Functional Testing

Exploring Functional Testing

Exploring Functional Testing

Does the product work as designed? Functional testing compares the system’s functions as built against the requirements, verifying whether the new system supports all typical and edge use cases. We prepare a Requirements Traceability Matrix (RTM) to map the original requirements to test cases and ensure that all required features and functionalities are tested and verified to work as expected.

Depending on the stage of software development, functional testing can be performed using both manual and automated testing protocols.

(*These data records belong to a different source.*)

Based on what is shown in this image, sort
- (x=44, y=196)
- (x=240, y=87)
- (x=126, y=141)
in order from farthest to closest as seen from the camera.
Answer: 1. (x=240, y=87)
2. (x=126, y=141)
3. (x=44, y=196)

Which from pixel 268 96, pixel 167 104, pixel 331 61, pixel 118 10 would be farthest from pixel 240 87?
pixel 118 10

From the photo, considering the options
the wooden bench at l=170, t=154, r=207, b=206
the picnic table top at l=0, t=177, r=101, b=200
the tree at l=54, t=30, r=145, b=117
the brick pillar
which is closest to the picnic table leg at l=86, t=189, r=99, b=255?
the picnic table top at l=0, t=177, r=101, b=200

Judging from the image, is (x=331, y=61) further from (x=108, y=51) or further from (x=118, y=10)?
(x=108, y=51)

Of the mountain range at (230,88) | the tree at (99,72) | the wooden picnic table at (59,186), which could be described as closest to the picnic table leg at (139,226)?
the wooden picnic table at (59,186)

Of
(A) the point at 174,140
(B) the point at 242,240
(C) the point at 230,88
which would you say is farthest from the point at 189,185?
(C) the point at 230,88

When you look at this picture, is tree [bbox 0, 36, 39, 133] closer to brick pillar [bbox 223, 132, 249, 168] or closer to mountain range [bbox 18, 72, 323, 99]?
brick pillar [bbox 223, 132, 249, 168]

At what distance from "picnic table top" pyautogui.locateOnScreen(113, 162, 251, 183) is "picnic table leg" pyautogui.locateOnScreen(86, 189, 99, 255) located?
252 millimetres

Regardless of how it is performed, the goal is to ensure the product functions as expected and all features work correctly.

Typical Functional Testing Scenarios

Unit testing:

This is typically performed by the developer or a peer to ensure the code written performs as intended.

Integration testing:

After all modules are developed and unit tested, typically by multiple developers, the entire system is tested together to ensure all modules work together correctly.

System testing:

After the Integration test System testing verifies that the system interacts with other pre-existing or newly built systems correctly and the data and process flows function properly

Smoke testing:

Checks whether a new software build or version is stable by testing some core functions and if you can continue to perform additional testing.

Regression testing:

Ensures that a new software build or version after a change hasn’t broken previously existing functionality.

Acceptance testing:

Confirms whether an application satisfies the acceptance criteria as specified in the project’s statement of work (SOW). Typically end users of the application help determine whether to accept the system.